The McCord Stewart Museum is the body that runs both the McCord Museum in downtown Montreal and the Stewart, since their merger in 2013.

While the Stewart will exist no more in its unique location, its collection will be brought downtown and combined with the McCord's, on Sherbrooke St. across from McGill University.

"We felt it would be preferable to accelerate the physical integration of the two museums, which was already planned and announced as part of our new museum project, and bring together their collections and programs in one location downtown at the McCord Museum," said Jérôme-Forget.

The Stewart's mission was to "preserve and showcase these artefacts that bear witness to the voyages of exploration, scientific advances, feats of arms, beliefs and daily lives of our ancestors" iin the settlement of Europeans in North America, the statement said.

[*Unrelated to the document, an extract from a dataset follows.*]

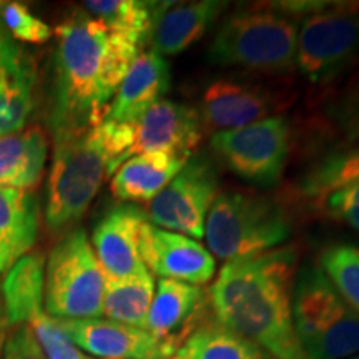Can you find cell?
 <instances>
[{"instance_id": "6da1fadb", "label": "cell", "mask_w": 359, "mask_h": 359, "mask_svg": "<svg viewBox=\"0 0 359 359\" xmlns=\"http://www.w3.org/2000/svg\"><path fill=\"white\" fill-rule=\"evenodd\" d=\"M47 123L53 140L102 122L110 100L140 55L142 42L111 32L87 12H75L55 29Z\"/></svg>"}, {"instance_id": "7a4b0ae2", "label": "cell", "mask_w": 359, "mask_h": 359, "mask_svg": "<svg viewBox=\"0 0 359 359\" xmlns=\"http://www.w3.org/2000/svg\"><path fill=\"white\" fill-rule=\"evenodd\" d=\"M296 250L280 248L228 262L210 290L219 325L253 341L275 359H308L293 326Z\"/></svg>"}, {"instance_id": "3957f363", "label": "cell", "mask_w": 359, "mask_h": 359, "mask_svg": "<svg viewBox=\"0 0 359 359\" xmlns=\"http://www.w3.org/2000/svg\"><path fill=\"white\" fill-rule=\"evenodd\" d=\"M293 326L308 359H344L359 353V314L341 299L321 268L306 264L294 278Z\"/></svg>"}, {"instance_id": "277c9868", "label": "cell", "mask_w": 359, "mask_h": 359, "mask_svg": "<svg viewBox=\"0 0 359 359\" xmlns=\"http://www.w3.org/2000/svg\"><path fill=\"white\" fill-rule=\"evenodd\" d=\"M298 22L273 8H245L226 17L208 47V60L219 67L288 72L296 65Z\"/></svg>"}, {"instance_id": "5b68a950", "label": "cell", "mask_w": 359, "mask_h": 359, "mask_svg": "<svg viewBox=\"0 0 359 359\" xmlns=\"http://www.w3.org/2000/svg\"><path fill=\"white\" fill-rule=\"evenodd\" d=\"M290 233V218L280 205L248 193H218L205 223L208 251L226 263L268 253Z\"/></svg>"}, {"instance_id": "8992f818", "label": "cell", "mask_w": 359, "mask_h": 359, "mask_svg": "<svg viewBox=\"0 0 359 359\" xmlns=\"http://www.w3.org/2000/svg\"><path fill=\"white\" fill-rule=\"evenodd\" d=\"M53 145L45 223L52 233H60L82 219L111 170L92 128L55 138Z\"/></svg>"}, {"instance_id": "52a82bcc", "label": "cell", "mask_w": 359, "mask_h": 359, "mask_svg": "<svg viewBox=\"0 0 359 359\" xmlns=\"http://www.w3.org/2000/svg\"><path fill=\"white\" fill-rule=\"evenodd\" d=\"M105 275L82 228L70 230L47 259L43 308L53 320H92L103 314Z\"/></svg>"}, {"instance_id": "ba28073f", "label": "cell", "mask_w": 359, "mask_h": 359, "mask_svg": "<svg viewBox=\"0 0 359 359\" xmlns=\"http://www.w3.org/2000/svg\"><path fill=\"white\" fill-rule=\"evenodd\" d=\"M290 125L283 116H268L248 127L213 133L212 145L219 161L236 177L258 187L280 182L290 156Z\"/></svg>"}, {"instance_id": "9c48e42d", "label": "cell", "mask_w": 359, "mask_h": 359, "mask_svg": "<svg viewBox=\"0 0 359 359\" xmlns=\"http://www.w3.org/2000/svg\"><path fill=\"white\" fill-rule=\"evenodd\" d=\"M358 58L359 7L325 8L303 20L296 65L309 82H331Z\"/></svg>"}, {"instance_id": "30bf717a", "label": "cell", "mask_w": 359, "mask_h": 359, "mask_svg": "<svg viewBox=\"0 0 359 359\" xmlns=\"http://www.w3.org/2000/svg\"><path fill=\"white\" fill-rule=\"evenodd\" d=\"M217 167L208 156L195 155L177 177L148 203L147 217L155 226L200 240L210 208L218 196Z\"/></svg>"}, {"instance_id": "8fae6325", "label": "cell", "mask_w": 359, "mask_h": 359, "mask_svg": "<svg viewBox=\"0 0 359 359\" xmlns=\"http://www.w3.org/2000/svg\"><path fill=\"white\" fill-rule=\"evenodd\" d=\"M142 262L161 280H175L193 286L206 285L217 269L208 248L190 236L180 235L145 222L140 230Z\"/></svg>"}, {"instance_id": "7c38bea8", "label": "cell", "mask_w": 359, "mask_h": 359, "mask_svg": "<svg viewBox=\"0 0 359 359\" xmlns=\"http://www.w3.org/2000/svg\"><path fill=\"white\" fill-rule=\"evenodd\" d=\"M206 294L200 286L160 280L147 316L145 330L172 358L203 323Z\"/></svg>"}, {"instance_id": "4fadbf2b", "label": "cell", "mask_w": 359, "mask_h": 359, "mask_svg": "<svg viewBox=\"0 0 359 359\" xmlns=\"http://www.w3.org/2000/svg\"><path fill=\"white\" fill-rule=\"evenodd\" d=\"M135 127L133 155L158 151L190 160L201 142L198 111L185 103L160 100L143 114Z\"/></svg>"}, {"instance_id": "5bb4252c", "label": "cell", "mask_w": 359, "mask_h": 359, "mask_svg": "<svg viewBox=\"0 0 359 359\" xmlns=\"http://www.w3.org/2000/svg\"><path fill=\"white\" fill-rule=\"evenodd\" d=\"M80 351L103 359H170L154 336L142 327L111 320H55Z\"/></svg>"}, {"instance_id": "9a60e30c", "label": "cell", "mask_w": 359, "mask_h": 359, "mask_svg": "<svg viewBox=\"0 0 359 359\" xmlns=\"http://www.w3.org/2000/svg\"><path fill=\"white\" fill-rule=\"evenodd\" d=\"M35 83L32 55L0 25V137L24 130L34 111Z\"/></svg>"}, {"instance_id": "2e32d148", "label": "cell", "mask_w": 359, "mask_h": 359, "mask_svg": "<svg viewBox=\"0 0 359 359\" xmlns=\"http://www.w3.org/2000/svg\"><path fill=\"white\" fill-rule=\"evenodd\" d=\"M147 213L135 205L110 210L93 230V251L107 278H128L147 266L142 262L140 230Z\"/></svg>"}, {"instance_id": "e0dca14e", "label": "cell", "mask_w": 359, "mask_h": 359, "mask_svg": "<svg viewBox=\"0 0 359 359\" xmlns=\"http://www.w3.org/2000/svg\"><path fill=\"white\" fill-rule=\"evenodd\" d=\"M271 109V95L258 85L215 80L205 88L198 115L206 128L228 132L262 122Z\"/></svg>"}, {"instance_id": "ac0fdd59", "label": "cell", "mask_w": 359, "mask_h": 359, "mask_svg": "<svg viewBox=\"0 0 359 359\" xmlns=\"http://www.w3.org/2000/svg\"><path fill=\"white\" fill-rule=\"evenodd\" d=\"M226 7V2L218 0L185 4L160 2L150 35L154 50L163 57L178 55L188 50L208 34Z\"/></svg>"}, {"instance_id": "d6986e66", "label": "cell", "mask_w": 359, "mask_h": 359, "mask_svg": "<svg viewBox=\"0 0 359 359\" xmlns=\"http://www.w3.org/2000/svg\"><path fill=\"white\" fill-rule=\"evenodd\" d=\"M170 79V65L163 55L155 50L142 52L116 90L105 118L133 125L151 105L163 100Z\"/></svg>"}, {"instance_id": "ffe728a7", "label": "cell", "mask_w": 359, "mask_h": 359, "mask_svg": "<svg viewBox=\"0 0 359 359\" xmlns=\"http://www.w3.org/2000/svg\"><path fill=\"white\" fill-rule=\"evenodd\" d=\"M40 208L34 193L0 187V275L34 248Z\"/></svg>"}, {"instance_id": "44dd1931", "label": "cell", "mask_w": 359, "mask_h": 359, "mask_svg": "<svg viewBox=\"0 0 359 359\" xmlns=\"http://www.w3.org/2000/svg\"><path fill=\"white\" fill-rule=\"evenodd\" d=\"M187 161L158 151L133 155L111 178V193L122 201L150 203L177 177Z\"/></svg>"}, {"instance_id": "7402d4cb", "label": "cell", "mask_w": 359, "mask_h": 359, "mask_svg": "<svg viewBox=\"0 0 359 359\" xmlns=\"http://www.w3.org/2000/svg\"><path fill=\"white\" fill-rule=\"evenodd\" d=\"M45 259L40 253H27L6 273L2 294L6 326L30 325L43 314Z\"/></svg>"}, {"instance_id": "603a6c76", "label": "cell", "mask_w": 359, "mask_h": 359, "mask_svg": "<svg viewBox=\"0 0 359 359\" xmlns=\"http://www.w3.org/2000/svg\"><path fill=\"white\" fill-rule=\"evenodd\" d=\"M47 161V137L39 127L0 137V187L35 190Z\"/></svg>"}, {"instance_id": "cb8c5ba5", "label": "cell", "mask_w": 359, "mask_h": 359, "mask_svg": "<svg viewBox=\"0 0 359 359\" xmlns=\"http://www.w3.org/2000/svg\"><path fill=\"white\" fill-rule=\"evenodd\" d=\"M154 296L155 281L147 268L128 278L105 276L103 314L107 320L145 330Z\"/></svg>"}, {"instance_id": "d4e9b609", "label": "cell", "mask_w": 359, "mask_h": 359, "mask_svg": "<svg viewBox=\"0 0 359 359\" xmlns=\"http://www.w3.org/2000/svg\"><path fill=\"white\" fill-rule=\"evenodd\" d=\"M177 354L183 359H275L257 343L218 321L201 323Z\"/></svg>"}, {"instance_id": "484cf974", "label": "cell", "mask_w": 359, "mask_h": 359, "mask_svg": "<svg viewBox=\"0 0 359 359\" xmlns=\"http://www.w3.org/2000/svg\"><path fill=\"white\" fill-rule=\"evenodd\" d=\"M85 12L100 20L111 32L128 35L145 43L151 35L156 15V2L138 0H88Z\"/></svg>"}, {"instance_id": "4316f807", "label": "cell", "mask_w": 359, "mask_h": 359, "mask_svg": "<svg viewBox=\"0 0 359 359\" xmlns=\"http://www.w3.org/2000/svg\"><path fill=\"white\" fill-rule=\"evenodd\" d=\"M359 182V147L336 150L323 156L302 180V193L308 198L323 200L333 191Z\"/></svg>"}, {"instance_id": "83f0119b", "label": "cell", "mask_w": 359, "mask_h": 359, "mask_svg": "<svg viewBox=\"0 0 359 359\" xmlns=\"http://www.w3.org/2000/svg\"><path fill=\"white\" fill-rule=\"evenodd\" d=\"M321 269L344 303L359 314V248L334 245L321 253Z\"/></svg>"}, {"instance_id": "f1b7e54d", "label": "cell", "mask_w": 359, "mask_h": 359, "mask_svg": "<svg viewBox=\"0 0 359 359\" xmlns=\"http://www.w3.org/2000/svg\"><path fill=\"white\" fill-rule=\"evenodd\" d=\"M0 25L12 39L25 43H45L53 34L50 25L20 2H0Z\"/></svg>"}, {"instance_id": "f546056e", "label": "cell", "mask_w": 359, "mask_h": 359, "mask_svg": "<svg viewBox=\"0 0 359 359\" xmlns=\"http://www.w3.org/2000/svg\"><path fill=\"white\" fill-rule=\"evenodd\" d=\"M92 130L103 154L109 158L111 175H115L116 170L133 156L135 127L130 123H118L103 118Z\"/></svg>"}, {"instance_id": "4dcf8cb0", "label": "cell", "mask_w": 359, "mask_h": 359, "mask_svg": "<svg viewBox=\"0 0 359 359\" xmlns=\"http://www.w3.org/2000/svg\"><path fill=\"white\" fill-rule=\"evenodd\" d=\"M29 326L32 327L45 359H90L72 343L57 321L45 313L35 318Z\"/></svg>"}, {"instance_id": "1f68e13d", "label": "cell", "mask_w": 359, "mask_h": 359, "mask_svg": "<svg viewBox=\"0 0 359 359\" xmlns=\"http://www.w3.org/2000/svg\"><path fill=\"white\" fill-rule=\"evenodd\" d=\"M323 200L326 215L359 231V182L333 191Z\"/></svg>"}, {"instance_id": "d6a6232c", "label": "cell", "mask_w": 359, "mask_h": 359, "mask_svg": "<svg viewBox=\"0 0 359 359\" xmlns=\"http://www.w3.org/2000/svg\"><path fill=\"white\" fill-rule=\"evenodd\" d=\"M2 359H45V354L29 325L13 326L6 336Z\"/></svg>"}, {"instance_id": "836d02e7", "label": "cell", "mask_w": 359, "mask_h": 359, "mask_svg": "<svg viewBox=\"0 0 359 359\" xmlns=\"http://www.w3.org/2000/svg\"><path fill=\"white\" fill-rule=\"evenodd\" d=\"M6 327H0V359L4 356V343H6Z\"/></svg>"}, {"instance_id": "e575fe53", "label": "cell", "mask_w": 359, "mask_h": 359, "mask_svg": "<svg viewBox=\"0 0 359 359\" xmlns=\"http://www.w3.org/2000/svg\"><path fill=\"white\" fill-rule=\"evenodd\" d=\"M0 327H6V318H4V304H2V294H0Z\"/></svg>"}, {"instance_id": "d590c367", "label": "cell", "mask_w": 359, "mask_h": 359, "mask_svg": "<svg viewBox=\"0 0 359 359\" xmlns=\"http://www.w3.org/2000/svg\"><path fill=\"white\" fill-rule=\"evenodd\" d=\"M356 120H358V130H359V110H358V118Z\"/></svg>"}, {"instance_id": "8d00e7d4", "label": "cell", "mask_w": 359, "mask_h": 359, "mask_svg": "<svg viewBox=\"0 0 359 359\" xmlns=\"http://www.w3.org/2000/svg\"><path fill=\"white\" fill-rule=\"evenodd\" d=\"M170 359H183V358H180V356H177V358H170Z\"/></svg>"}, {"instance_id": "74e56055", "label": "cell", "mask_w": 359, "mask_h": 359, "mask_svg": "<svg viewBox=\"0 0 359 359\" xmlns=\"http://www.w3.org/2000/svg\"><path fill=\"white\" fill-rule=\"evenodd\" d=\"M349 359H359V356H353V358H349Z\"/></svg>"}]
</instances>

The McCord Museum, meanwhile, has a slightly different mandate, focusing on "life in Montreal, past and present."

In the last year, the Stewart's operating costs have grown while foundations that used to support the museum have decreased their donations. 

Revenues have dropped 95 per cent as the museum has been closed for most of the year.

There were also longer-term problems, the statement said: "The difficulty of regaining a significant clientele since the Stewart Museum reopened in 2011," it said, partly because of its one-of-a-kind setting.

"Due to its island location, the Museum has continued to face this problem despite all the efforts and resources invested in it since 2013," the museum's board wrote.

“Closing this museum is heartbreaking for us," said Suzanne Sauvage, the museum's CEO.

“But the soul of a museum is its collections, and fortunately, with the support of our teams, we’ll be able to increase public and research access to this precious collection.”

The relocation of the collection will happen over the coming year, "which will maintain jobs for several months," said the statement. "Every effort will be made to limit layoffs by reassigning some affected employees to the McCord Museum."

For now, the collection will be available virtually, including through a new digital platform to be launched next fall.